Smurfs – Peacekeepers, cause they traditionally wear blue and white, like the cartoon creatures.

 

A solar cooker. Brine Rustle.

 

Solar cooker – The desert sun is not in fact hot enough to cook meat, but if it’s reflected against itself in a bowl of mirrors it can definitely heat tea and warm stew. Solar cookers are a new wave answer to the problem of cooking fuel shortages in semi-arid and deforested regions.

 

Sphere – Everyone needs goals. Many of the veteran aid agencies got together and wrote up a whole set of just how much water, shelter, food, nutrition, etc, that each person has a right to. It’s a pain in the ass, but it keeps aid fairer than otherwise. Some agencies like Doctors Without Borders think setting a minimum means people will only aim for a minimum. Other agencies, like those who grew on Iraq War funding, or old school traditionalists still have no clue. Sphere minimum standards are required reading for new aid workers.

 

Stand-up tragedy – Rooftop party, some war zone. So and so just got back from the bush, is a little slap-happy, and is telling a terrific story that is so tragic and awful and well-paced that it has everybody laughing. 

 

Storm troopers – Any soldiers who appear to lose their individuality and righteousness once massed together for movement.

 

Tactical shit – A military phrase made known in the book and mini-series, Generation Kill. When you’re conducting a mission in a fighting area, but don’t have time to relieve yourself for so long you have to do it under fire or danger.
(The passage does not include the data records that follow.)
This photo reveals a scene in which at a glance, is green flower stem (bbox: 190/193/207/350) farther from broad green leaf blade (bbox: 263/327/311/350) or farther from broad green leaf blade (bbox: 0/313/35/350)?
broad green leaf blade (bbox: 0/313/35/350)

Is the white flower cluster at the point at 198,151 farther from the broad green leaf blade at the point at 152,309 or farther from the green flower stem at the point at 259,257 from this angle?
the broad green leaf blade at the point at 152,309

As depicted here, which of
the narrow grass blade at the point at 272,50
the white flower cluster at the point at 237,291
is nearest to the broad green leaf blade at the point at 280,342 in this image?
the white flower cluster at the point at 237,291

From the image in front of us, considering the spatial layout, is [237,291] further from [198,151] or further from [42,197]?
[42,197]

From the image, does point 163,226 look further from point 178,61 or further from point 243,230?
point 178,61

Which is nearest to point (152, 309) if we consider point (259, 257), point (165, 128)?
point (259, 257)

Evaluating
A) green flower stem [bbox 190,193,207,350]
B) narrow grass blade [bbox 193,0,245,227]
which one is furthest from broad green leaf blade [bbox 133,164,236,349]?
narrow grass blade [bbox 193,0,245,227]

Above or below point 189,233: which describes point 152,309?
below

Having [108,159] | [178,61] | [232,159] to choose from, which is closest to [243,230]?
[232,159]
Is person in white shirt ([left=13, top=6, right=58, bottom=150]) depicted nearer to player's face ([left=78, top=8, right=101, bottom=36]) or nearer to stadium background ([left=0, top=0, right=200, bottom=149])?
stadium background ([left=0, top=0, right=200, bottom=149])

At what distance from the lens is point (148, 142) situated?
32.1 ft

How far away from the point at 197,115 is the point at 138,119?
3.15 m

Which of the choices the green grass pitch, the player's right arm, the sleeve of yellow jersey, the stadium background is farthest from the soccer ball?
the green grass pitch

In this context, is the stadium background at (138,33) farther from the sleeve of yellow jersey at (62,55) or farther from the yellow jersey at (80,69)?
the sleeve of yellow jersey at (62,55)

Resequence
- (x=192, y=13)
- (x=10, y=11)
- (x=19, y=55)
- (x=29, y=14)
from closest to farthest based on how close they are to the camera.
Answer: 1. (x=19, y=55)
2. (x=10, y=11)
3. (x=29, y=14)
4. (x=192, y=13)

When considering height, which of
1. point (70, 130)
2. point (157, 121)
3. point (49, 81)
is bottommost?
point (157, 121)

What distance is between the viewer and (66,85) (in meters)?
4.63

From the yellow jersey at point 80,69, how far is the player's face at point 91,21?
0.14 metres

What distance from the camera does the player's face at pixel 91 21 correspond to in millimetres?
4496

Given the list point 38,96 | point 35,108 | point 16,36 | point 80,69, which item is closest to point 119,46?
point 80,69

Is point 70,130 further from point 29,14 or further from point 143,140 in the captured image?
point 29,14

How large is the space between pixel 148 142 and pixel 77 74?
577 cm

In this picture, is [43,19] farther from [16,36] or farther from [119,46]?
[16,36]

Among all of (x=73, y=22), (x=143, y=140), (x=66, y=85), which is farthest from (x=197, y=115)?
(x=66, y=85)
See also “combat dump.”

 

Tamam – Arabic word for “okay,” “yeah, I guess,” or “thanks,” depending on context.

 

Tart fuel – Any fruity liquor drink popular among the ladies.

 

Technical – A jeep or pick-up truck which has been sawed-off and mounted with a heavy machine gun, a poor rebel’s humvee popular in Sudan and Somalia.

 

Textual relations / textual intercourse – Trying to keep a romantic relationship or affair going while separated by using the free chat or text features on one’s laptop or phone.

 

The Bubble – Many if not most crisis responders travel to comfy villas in air-conned Pathfinders and enjoy the basic comforts of a hotel bar even in the middle of war zones. Those many crisis responders who spend time out in the villages or on the frontline prod and poke the former for living in “The Bubble” when they might learn more living in “The Bush.”

 

Thuraya – Classic satellite phone company, keeping you in touch when there are no cell phone towers. The term is sometimes used for sat-phones of any company.

 

TNC – Transnational corporation.

 

Tourette’s… / combat tourette’s / bush tourette’s – When someone due to the situation cannot keep from cursing and saying profane things to a comical degree.

 

Tree suit – Coffin.

 

UNamerican – Americans who are more loyal to the UN than their home country.

 

UNirati – Like illuminati, the UN elite who seem to exist purely to run ineffective meetings and cocktail parties.

 

USAID / U.S.AID / U.S.A.I.D. See “AID.”

 

UXO – Unexploded ordinance, mortar or artillery shells or cluster bombs which for some reason haven’t gone off yet, so there they lie waiting for some kid or goat to come walking along.

 

Walking wounded – People who seem healthy, but something’s hurting inside.

 

Warcation – When the tides of war force you to evacuate or close down work. Guess what, now you can catch up on DVDs and phone calls. See also “hurrication.”

 

Warm and cuddly – A terrible, horrible place or person.

 

Watsan – Support for clean water and sanitation to prevent disease.

 

WAWA – West Africa wins again.

 

Well-fed dead – Inspired by the well-organized aid to Sarajevo which did nothing to undo the bloody siege, “well-fed dead” are those saved by relief but failed by diplomacy.